2. the insulation monitoring system adopts a balance and unbalance bridge compatible detection mode to monitor the voltages to earth of the positive bus and the negative bus in real time in an isolated mode, and the bus insulation resistance value is calculated through a direct-current voltage detection method. When the insulation of the bus is lowered to a set value, the branch circuit is started to inspect, meanwhile, a branch circuit power resistor RK is put into the bus, and the current of the intelligent leakage current sensor is read through an RS485 bus. The system calculates the positive and negative grounding impedances of the branch circuit through a branch current leakage detection method according to the collected bus voltage to earth and the leakage current value collected by each branch circuit sensor, and the calculation of the positive and negative grounding resistances of each branch circuit is completed. Meanwhile, the condition that the positive and negative ends of the bus are reduced in resistance to the ground can be effectively monitored by using a method of switching the resistor.
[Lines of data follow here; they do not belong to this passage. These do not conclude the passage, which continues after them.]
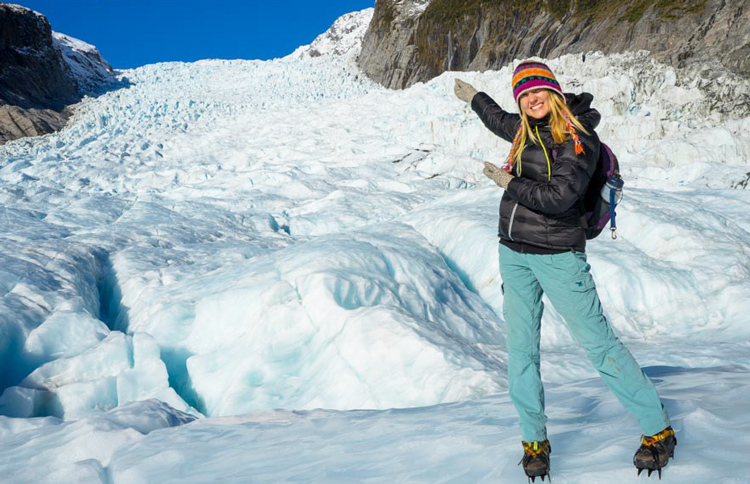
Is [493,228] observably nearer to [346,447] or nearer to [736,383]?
[736,383]

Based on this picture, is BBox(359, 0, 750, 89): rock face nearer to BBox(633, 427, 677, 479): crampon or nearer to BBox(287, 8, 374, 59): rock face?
BBox(633, 427, 677, 479): crampon

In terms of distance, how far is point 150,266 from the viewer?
25.0 feet

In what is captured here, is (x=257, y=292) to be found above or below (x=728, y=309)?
above

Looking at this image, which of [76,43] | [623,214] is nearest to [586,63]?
[623,214]

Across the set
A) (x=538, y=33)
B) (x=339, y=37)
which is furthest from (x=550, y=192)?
(x=339, y=37)

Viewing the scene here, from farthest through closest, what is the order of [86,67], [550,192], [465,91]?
[86,67]
[465,91]
[550,192]

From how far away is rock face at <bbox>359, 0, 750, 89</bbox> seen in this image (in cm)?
1811

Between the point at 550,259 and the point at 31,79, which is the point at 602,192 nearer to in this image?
the point at 550,259

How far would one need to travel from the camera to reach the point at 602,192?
2000mm

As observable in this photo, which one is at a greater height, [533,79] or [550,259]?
[533,79]

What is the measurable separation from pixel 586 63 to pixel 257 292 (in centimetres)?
2019

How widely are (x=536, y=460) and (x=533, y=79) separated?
1.56 metres

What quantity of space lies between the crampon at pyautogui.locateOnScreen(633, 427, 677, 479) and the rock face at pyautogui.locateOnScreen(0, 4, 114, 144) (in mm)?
26983

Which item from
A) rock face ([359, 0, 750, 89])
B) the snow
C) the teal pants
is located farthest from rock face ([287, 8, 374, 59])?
the teal pants
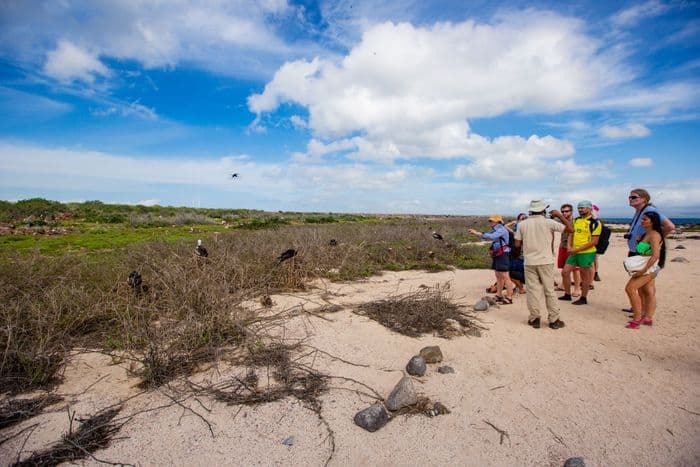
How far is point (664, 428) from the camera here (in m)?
2.77

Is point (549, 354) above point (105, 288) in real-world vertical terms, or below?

The insulation monitoring system structure is shown in fig. 2:

3. the ring network communication system and the intelligent synergy system exchange and transmit data through an industrial switch, adopt a standard TCP/IP protocol and an RJ45 physical interface, transmit acquired data into the switch in real time, and transmit the acquired data to a background server by utilizing a field ring network so as to facilitate monitoring and management of background central centralized control. Specific network topologies are shown in fig. 3 and 4.

The technical solutions described above only represent the preferred technical solutions of the present invention, and some possible modifications to some parts of the technical solutions by those skilled in the art all represent the principles of the present invention, and fall within the protection scope of the present invention.